Nofima Marked is repre­senting Norway in a two-year European commission-funded project (BrightAnimal) to study the use of modern technology in the farming of cattle, pigs, chicken and salmon.
 
During the two-year project, a best practice framework will be developed and aimed at small and medium-sized enterprises in the farming industry worldwide. The recom­mendations in the framework will take into consideration factors such as efficiency, the use of IT tools for identifica­tion, monitoring and traceability, as well as animal welfare and sustainability.
 
In order to improve the health and welfare of farmed species, as well as increase profitability, the project will as­sess various technologies to gain the best possible utilisa­tion of food and other resources.
 
 

 
Pas Reform clinches new deal
 
 
Bangladesh's Provita Group has commis­sioned Pas Reform to refit existing hatchery operations with Smart hatchery equipment as part of an expansion programme.
 
Pas Reform will help Provita Group install SmartSet Setters, SmartHatch Hatchers, hatchery automation and climate control systems. That will increase production to 250,000 day-old chicks per week by the end of this year, with plans to further increase weekly targets to 500,000 day-old chicks by the end of 2010.
 
Pas Reform Academy will provide a full onsite training programme, as well as ongoing monitoring and advice to tailor Provita's incubation programmes for peak perform­ance.
 
 
 
 
China Marine Food Group leads research on seafood product development
 
 
China Marine Food Group, a China-based processor of seafood-based snack foods and fresh and frozen marine catch, announced July 2 the company's plans to lead a government-sponsored research project that will be focusing on developing consumer-ready seafood products from low-cost seafood items using newly developed technolo­gies.
 
Organised by the Ministry of Science and Technology, the project was awarded to three commercial fish proces­sors operating in the Fujian province. The study will focus on each participating company's efforts on harvesting sea­food only in the Fujian province and categorised as low-cost marine catch.

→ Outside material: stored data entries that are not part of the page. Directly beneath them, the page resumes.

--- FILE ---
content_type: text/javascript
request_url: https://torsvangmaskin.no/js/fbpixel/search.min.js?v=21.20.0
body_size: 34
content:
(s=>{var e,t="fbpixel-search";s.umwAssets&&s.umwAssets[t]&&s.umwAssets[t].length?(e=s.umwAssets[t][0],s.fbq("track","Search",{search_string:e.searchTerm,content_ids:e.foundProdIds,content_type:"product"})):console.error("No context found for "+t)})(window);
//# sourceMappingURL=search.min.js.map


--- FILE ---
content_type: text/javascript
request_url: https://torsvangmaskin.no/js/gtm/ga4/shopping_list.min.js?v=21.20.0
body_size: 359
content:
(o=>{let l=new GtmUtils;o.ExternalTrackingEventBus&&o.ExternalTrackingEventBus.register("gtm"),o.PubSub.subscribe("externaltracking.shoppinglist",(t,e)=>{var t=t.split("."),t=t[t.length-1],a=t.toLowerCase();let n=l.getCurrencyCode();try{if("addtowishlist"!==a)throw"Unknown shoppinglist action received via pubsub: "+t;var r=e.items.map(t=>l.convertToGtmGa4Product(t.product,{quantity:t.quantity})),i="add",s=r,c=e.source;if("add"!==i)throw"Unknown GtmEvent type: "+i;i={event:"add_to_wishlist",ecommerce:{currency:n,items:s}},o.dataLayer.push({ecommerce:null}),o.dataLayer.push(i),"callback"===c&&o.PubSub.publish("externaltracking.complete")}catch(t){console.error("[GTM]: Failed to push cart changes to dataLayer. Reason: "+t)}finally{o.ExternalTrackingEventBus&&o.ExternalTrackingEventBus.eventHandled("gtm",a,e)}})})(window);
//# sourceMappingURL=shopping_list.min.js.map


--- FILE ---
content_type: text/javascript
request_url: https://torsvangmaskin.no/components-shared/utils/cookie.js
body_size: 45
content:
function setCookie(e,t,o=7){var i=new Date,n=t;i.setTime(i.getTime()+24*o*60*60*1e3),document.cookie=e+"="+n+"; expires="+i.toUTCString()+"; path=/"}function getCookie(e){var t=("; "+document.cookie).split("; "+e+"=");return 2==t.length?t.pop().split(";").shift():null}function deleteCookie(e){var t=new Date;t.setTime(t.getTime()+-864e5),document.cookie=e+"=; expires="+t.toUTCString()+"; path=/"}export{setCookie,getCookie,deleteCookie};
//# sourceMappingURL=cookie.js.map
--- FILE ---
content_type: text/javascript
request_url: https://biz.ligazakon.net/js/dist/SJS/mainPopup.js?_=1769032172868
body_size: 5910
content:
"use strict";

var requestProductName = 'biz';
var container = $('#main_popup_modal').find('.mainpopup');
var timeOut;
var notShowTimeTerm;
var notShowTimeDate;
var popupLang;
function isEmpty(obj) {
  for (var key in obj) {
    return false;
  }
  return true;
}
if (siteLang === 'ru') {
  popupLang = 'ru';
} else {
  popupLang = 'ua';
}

The participating companies have already received a provincial grant of US$0.7 million out of the total budget of US$2.3 million for the three-year development period.
 

 
Saudi dairy group enters poultry business
 
 
Almarai, a Saudi Arabian dairy group, is entering the poultry business by acquiring local agribusiness Hail Agricultural Development Co (Hadco).
Almarai, which is the Gulf's largest dairy firm, has reached an agreement to buy all shares in Hadco. The Hadco board had accepted the bid, valued at SAR30.1 per share, which is 3.4-percent above close on June 30.
For each five Hadco shares, shareholders will get one new Almarai share and SAR2.50, meaning Almarai will is­sue six million new shares, which represents a 5.5-percent capital hike.
The deal values Hadco at about SAR949.5 million, Al­marai said. The group initially offered SAR22.25 to Hadco's shareholders in November. Almarai has been diversifying its revenues through acquisitions and has earmarked SAR6 billion for investments to expand outside the Gulf region, according to Trade Arabia.